YOUR TASK: From the article on Missouri's voter photo ID bill below, return the passage that starts with the words "With Republicans in" and stops after "House Bill 334.". Copy it word for word.

READING TEXT:
Voters line the wall as they wait to vote at Have Bible Will Travel church in St. Louis, 1745 Craig Road, on Tuesday, Nov. 3, 2020. Photo by Christine Tannous, ctannous@post-dispatch.com

JEFFERSON CITY — Missouri’s top election official believes the state’s recent elections have been devoid of fraud, but his fellow Republicans aren’t stopping their push to require voters to present a photo ID when they go to the polls.

Under a proposal that won preliminary approval in the House on Monday, only people with photo IDs would be allowed to cast a regular ballot. People without a photo ID would instead cast a provisional ballot that would be counted only if their signature on it matches the one on their voter registration file.

The measure, sponsored by Rep. John Simmons, R-Washington, needs one additional vote in the lower chamber before moving to the Senate for further debate.

It comes in response to a decision last year by the Missouri Supreme Court that “eviscerated” a 2016 ID law requiring a photo ID at the polls. The court’s opinion called the statutory language “misleading and contradictory.”

Opponents say the law disenfranchises the poor and elderly who may lack the proper documents to get a photo ID.

“The underlying bill is trying to find a solution for a problem that doesn’t exist,” said Rep. Joe Adams, D-University City.

The American Civil Liberties Union said the legislation is unconstitutional and would making voting more difficult for Missouri voters.

In urging his colleagues to support his plan, Simmons said the lack of evidence doesn’t mean there is not election fraud.

“Make no mistake, it happens,” said Simmons.

But in testimony to a House committee earlier this month, Secretary of State Jay Ashcroft said the elections of 2020 were clean.

“I believe the elections were generally solid,” Ashcroft said.

Ashcroft said multiple post-election audits had not found any reason to think there was fraud.

Ashcroft also downplayed now-debunked Republican claims that voting machines had been hacked, thus affecting the outcome of the presidential election.

“I feel really good about the security we have at the state level,” Ashcroft said.

Ashcroft also said he’s doubtful the state election system could be hacked.

“I find it very unlikely,” Ashcroft said.

Nonetheless, Ashcroft has previously supported the photo ID requirement and has said his office had helped thousands get one for free since he took office in 2017.

The GOP push on voter photo ID is among a handful of election-related bills circulating in the General Assembly this session. Other attempts include proposals making it harder to change the state constitution.

With Republicans in charge of the House, Senate and governor’s office, Democrats and others have sought to enact changes in state law via the ballot initiative process.

Since 2018, voters have approved the legalization of medical marijuana, a boost in the minimum wage and repealing a right-to-work law championed by former Gov. Eric Greitens.

The voter photo ID legislation is House Bill 334.

DATA SECTION:

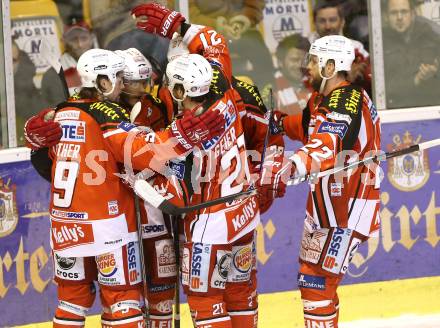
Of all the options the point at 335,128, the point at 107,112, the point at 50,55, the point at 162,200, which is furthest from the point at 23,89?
the point at 335,128

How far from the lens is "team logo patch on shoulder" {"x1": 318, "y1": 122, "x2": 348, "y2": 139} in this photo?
5.70 m

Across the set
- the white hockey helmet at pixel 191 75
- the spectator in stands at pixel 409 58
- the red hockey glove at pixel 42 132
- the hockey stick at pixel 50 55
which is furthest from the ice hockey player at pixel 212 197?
the spectator in stands at pixel 409 58

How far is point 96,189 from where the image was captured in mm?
5742

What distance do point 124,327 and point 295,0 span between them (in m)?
2.58

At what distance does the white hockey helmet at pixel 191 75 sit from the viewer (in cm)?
558

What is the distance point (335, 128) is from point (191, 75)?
725 millimetres

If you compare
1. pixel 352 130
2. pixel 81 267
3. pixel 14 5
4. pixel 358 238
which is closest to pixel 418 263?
pixel 358 238

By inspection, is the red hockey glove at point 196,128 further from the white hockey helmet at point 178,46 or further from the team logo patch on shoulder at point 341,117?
the white hockey helmet at point 178,46

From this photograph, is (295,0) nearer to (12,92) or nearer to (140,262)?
(12,92)

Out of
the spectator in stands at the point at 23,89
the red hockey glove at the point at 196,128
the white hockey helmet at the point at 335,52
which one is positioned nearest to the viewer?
the red hockey glove at the point at 196,128

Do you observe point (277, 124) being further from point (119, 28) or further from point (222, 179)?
point (119, 28)

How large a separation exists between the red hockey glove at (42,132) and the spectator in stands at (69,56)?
1.28 m

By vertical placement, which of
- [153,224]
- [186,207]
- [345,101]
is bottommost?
[153,224]

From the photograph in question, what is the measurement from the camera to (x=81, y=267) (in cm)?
588
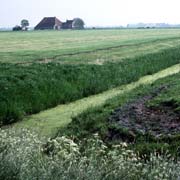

FINISHED EXERCISE:
With Republicans in charge of the House, Senate and governor’s office, Democrats and others have sought to enact changes in state law via the ballot initiative process.

Since 2018, voters have approved the legalization of medical marijuana, a boost in the minimum wage and repealing a right-to-work law championed by former Gov. Eric Greitens.

The voter photo ID legislation is House Bill 334.